Take a look on the patent US10909652B2 “Enabling product SKUs based on chiplet configurations” originally filled by Intel in 2019.
There are as much as 7 dies (6 compute + 1 I/O) with some sort of attached HBM.
https://patents.google.com/patent/US10909652B2
Gotta wonder how in 2019 or so anyone can patent what is more or less the concept of a shared bus.
The 1987 introduction of IBM PC AT 3D add-in-card occurred at PC Expo in Chicago based on IBM merchant silicon known as Professional Graphics Adapter, implemented by Orchid Technology, was introduced demoing AutoCAD walk throughs and 3D model shading. While the card was advertised to AutoCAD users, the primary use target was government. Mike Bruzzone, Camp Marketing
I am so happy to see that Intel’s ability to come up with so many names remains unimpaired /s. Halfway thru the article and I’m having to make a list.
Once, in the distant past, we indicated product iterations with integers… any fool could keep up.
I wonder if Intel has naming schemes for it’s naming schemes?
We so desperately need a competitor in the DL training market. Unfortunately AMD still is a long way off to threaten nVidia’s quasi monopoly here. And nVidia is taking the piss by effectively doubling the price from one generation to the next (compare H100 to A100 prices)
TSMC increased wafer prices by 60% between A100 (7nm) and H100 (5nm). (https://www.techpowerup.com/301393/tsmc-3-nm-wafer-pricing-to-reach-usd-20-000-next-gen-cpus-gpus-to-be-more-expensive)

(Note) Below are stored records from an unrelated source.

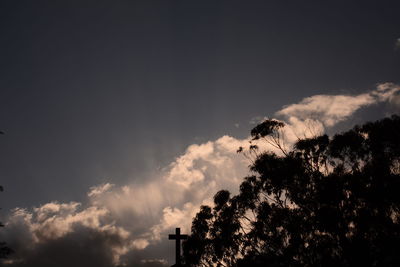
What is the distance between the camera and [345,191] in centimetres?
2089

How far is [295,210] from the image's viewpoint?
79.2 feet

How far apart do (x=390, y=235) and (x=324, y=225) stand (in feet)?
13.0

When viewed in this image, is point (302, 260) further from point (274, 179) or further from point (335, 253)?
point (274, 179)

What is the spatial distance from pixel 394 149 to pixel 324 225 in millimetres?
6871

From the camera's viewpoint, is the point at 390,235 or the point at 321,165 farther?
the point at 321,165

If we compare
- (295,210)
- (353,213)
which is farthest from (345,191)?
(295,210)

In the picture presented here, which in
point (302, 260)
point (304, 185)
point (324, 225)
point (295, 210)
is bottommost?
point (302, 260)

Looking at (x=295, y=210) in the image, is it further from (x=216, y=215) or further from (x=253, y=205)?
(x=216, y=215)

Apple dumped Intel because their chips were just too inefficient for Apple’s MacBook’s. But honestly, I am not sure Intel has made that much progress in efficiency with their Big/Little design. I know they had to do something but clearly at least in mobile Intel has not made significant progress in my opinion. Having bought two different Adler Lake laptops both with U series I don’t find them any better at performance or efficiency then with 10th gen models I had previous. I think in general Intel with its hybrid solution has just managed to try and use E cores to offset power consumption and it just has not worked out that well. I mostly wish I had bought Ryzen low powered laptops instead given that same models with AMD CPU’s had better performance and battery life.